Category Archives: Dave Eggers

31st Discussion: Maurice Sendak’s Where the Wild Things Are and Dave Egger’s The Wild Things (15 Mar)

Moderator: Isaac
Minutes and Notes: Helmi
Attendees: Timmy, Alex, Alexius, Joshua, Gavin, Javin, Aaron.

We discussed Maurice Sendak’s children’s classic Where The Wild Things Are, and Eggers’ novel adaptation of it titled The Wild Things. Sendak is gay but made an official admission of his orientation in 2008. He’s lived with psychoanalyst Eugene Glynn for 50 years.

On the whole, the book club felt that Eggers, while a good writer of prose, did not capture the vivid and magical world conjured by Sendak’s short children’s book. Some members, such as Joshua and Gavin, felt the fleshing out of the characters and the “heavy-handed” commentary on war and violence killed the seemingly innocent charm of the original. However, Eggers’ biggest crime, some say, is his failure to capture the gay subtext inherent in the original.

Timmy found Sendak’s version dark and evocative, allow your imagination to run wild and fill in the gaps.

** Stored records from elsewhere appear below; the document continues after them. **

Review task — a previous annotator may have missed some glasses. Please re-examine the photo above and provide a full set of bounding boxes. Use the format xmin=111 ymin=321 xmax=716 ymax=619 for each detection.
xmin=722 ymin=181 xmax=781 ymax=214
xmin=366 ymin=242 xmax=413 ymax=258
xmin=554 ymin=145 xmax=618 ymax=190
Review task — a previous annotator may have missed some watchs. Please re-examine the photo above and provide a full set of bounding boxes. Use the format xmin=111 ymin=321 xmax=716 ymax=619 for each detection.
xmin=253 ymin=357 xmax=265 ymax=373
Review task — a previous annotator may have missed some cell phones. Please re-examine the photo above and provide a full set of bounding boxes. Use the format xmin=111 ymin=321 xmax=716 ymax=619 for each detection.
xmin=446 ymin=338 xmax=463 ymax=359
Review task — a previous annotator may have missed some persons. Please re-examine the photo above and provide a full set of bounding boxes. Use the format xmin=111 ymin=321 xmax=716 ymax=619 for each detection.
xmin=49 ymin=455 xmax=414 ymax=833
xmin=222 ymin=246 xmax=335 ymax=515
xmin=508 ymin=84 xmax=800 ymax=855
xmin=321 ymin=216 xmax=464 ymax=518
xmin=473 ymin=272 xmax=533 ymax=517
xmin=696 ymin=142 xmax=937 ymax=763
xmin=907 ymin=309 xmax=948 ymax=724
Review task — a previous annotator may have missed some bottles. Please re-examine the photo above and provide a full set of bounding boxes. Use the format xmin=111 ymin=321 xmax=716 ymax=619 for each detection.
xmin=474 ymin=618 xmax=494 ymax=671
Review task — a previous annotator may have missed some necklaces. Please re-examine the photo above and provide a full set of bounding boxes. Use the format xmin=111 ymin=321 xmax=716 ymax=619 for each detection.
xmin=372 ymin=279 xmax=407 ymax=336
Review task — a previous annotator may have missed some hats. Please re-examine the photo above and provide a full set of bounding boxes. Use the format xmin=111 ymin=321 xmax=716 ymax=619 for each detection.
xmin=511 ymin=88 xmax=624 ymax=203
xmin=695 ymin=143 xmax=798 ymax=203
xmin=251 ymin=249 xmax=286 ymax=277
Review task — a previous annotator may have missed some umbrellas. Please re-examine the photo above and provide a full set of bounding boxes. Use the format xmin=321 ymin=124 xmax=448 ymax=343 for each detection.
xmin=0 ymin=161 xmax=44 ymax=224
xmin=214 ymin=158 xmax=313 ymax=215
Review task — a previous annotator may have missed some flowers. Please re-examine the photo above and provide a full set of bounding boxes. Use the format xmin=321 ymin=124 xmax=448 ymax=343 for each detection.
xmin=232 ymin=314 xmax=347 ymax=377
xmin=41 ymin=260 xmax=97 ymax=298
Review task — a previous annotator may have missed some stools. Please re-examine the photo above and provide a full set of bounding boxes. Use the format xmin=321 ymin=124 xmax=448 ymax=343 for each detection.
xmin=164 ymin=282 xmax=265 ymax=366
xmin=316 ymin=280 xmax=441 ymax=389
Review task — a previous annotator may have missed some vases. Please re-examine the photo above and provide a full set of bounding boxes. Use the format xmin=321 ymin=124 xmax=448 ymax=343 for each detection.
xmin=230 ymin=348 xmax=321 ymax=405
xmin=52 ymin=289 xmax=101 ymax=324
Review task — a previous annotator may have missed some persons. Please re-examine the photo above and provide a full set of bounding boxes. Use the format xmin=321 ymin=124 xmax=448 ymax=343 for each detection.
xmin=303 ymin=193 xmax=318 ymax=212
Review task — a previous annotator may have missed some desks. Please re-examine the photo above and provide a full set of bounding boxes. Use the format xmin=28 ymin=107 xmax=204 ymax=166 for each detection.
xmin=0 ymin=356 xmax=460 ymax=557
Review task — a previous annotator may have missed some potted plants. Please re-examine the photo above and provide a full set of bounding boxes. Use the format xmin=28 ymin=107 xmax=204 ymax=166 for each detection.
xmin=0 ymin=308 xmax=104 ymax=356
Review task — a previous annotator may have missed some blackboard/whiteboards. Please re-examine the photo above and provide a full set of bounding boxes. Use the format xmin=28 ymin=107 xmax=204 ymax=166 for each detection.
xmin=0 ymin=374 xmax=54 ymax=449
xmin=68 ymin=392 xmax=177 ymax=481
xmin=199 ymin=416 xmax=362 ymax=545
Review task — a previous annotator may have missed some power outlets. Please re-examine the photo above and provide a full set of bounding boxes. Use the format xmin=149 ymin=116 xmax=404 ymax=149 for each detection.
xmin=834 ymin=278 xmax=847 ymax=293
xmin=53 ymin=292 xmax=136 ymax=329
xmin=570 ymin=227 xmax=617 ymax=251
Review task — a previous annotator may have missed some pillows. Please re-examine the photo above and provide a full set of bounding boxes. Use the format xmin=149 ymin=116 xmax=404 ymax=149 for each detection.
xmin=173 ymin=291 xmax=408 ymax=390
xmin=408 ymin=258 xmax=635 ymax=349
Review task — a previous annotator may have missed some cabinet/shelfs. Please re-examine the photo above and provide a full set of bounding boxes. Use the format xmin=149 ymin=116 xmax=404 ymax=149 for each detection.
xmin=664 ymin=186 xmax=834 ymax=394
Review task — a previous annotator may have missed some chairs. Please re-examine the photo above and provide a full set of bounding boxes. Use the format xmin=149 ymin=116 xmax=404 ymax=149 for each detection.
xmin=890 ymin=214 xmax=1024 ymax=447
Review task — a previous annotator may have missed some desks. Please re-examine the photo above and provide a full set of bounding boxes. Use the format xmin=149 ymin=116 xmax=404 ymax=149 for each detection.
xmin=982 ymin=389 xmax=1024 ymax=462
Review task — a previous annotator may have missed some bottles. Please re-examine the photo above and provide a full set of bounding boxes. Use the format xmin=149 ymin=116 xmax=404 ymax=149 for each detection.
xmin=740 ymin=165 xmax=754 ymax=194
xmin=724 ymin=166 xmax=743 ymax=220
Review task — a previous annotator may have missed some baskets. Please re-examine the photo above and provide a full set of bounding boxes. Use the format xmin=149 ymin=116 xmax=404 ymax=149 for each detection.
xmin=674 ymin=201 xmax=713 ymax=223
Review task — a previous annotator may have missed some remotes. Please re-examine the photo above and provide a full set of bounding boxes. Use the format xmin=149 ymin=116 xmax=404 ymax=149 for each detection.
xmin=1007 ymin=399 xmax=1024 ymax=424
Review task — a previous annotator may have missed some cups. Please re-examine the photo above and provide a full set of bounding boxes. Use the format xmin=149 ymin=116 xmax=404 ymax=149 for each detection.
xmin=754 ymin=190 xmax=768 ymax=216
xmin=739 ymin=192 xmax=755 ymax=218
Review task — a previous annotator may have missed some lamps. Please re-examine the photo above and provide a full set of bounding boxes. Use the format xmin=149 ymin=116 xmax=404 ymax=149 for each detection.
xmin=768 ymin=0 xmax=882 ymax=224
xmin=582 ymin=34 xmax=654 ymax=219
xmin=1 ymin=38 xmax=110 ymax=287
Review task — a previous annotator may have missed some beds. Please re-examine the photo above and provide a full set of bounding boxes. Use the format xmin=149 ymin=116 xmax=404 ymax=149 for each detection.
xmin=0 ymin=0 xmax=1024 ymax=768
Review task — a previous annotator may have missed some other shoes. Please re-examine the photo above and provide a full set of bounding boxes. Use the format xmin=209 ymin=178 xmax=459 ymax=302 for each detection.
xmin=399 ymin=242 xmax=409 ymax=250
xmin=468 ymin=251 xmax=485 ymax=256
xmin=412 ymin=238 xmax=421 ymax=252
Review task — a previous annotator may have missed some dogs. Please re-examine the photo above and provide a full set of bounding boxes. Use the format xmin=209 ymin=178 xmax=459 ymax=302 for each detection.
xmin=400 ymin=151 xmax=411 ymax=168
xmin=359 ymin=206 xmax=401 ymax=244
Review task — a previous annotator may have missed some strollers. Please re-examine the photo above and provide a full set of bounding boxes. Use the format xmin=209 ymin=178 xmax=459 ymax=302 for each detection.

He did not enjoy Egger’s detailed “deconstruction” of Sendak’s original. Like many others, he feels Eggers’ verbose writing style detracts rather than adds to Sendak’s much-beloved characters. When fleshed out, Max appears pesky and the monsters become unloveable. Javin says the events on the island are rendered meandering and “plotless” in Egger’s hands. Helmi calls them a “patchwork of incidents that don’t build on each other for a satisfying climax”.

Aaron spent much time explaining why Sendak’s Where The Wild Things Are is really a gay fable clothed in a child’s tale. Max’s foray into the island represents a gay man’s jaunt in Central Park where staring incidents and “wild rumpuses” take place. Alex is convinced that Max has entered a gay sauna – what with all the dark spaces and furry plus-sized monsters (bears) who want to “eat you up”. The wolf suit that Max dons, says Aaron, is a specific reference to the term “wolf”, which in the gay lingo of the 1960s, stands for unbridled sexuality.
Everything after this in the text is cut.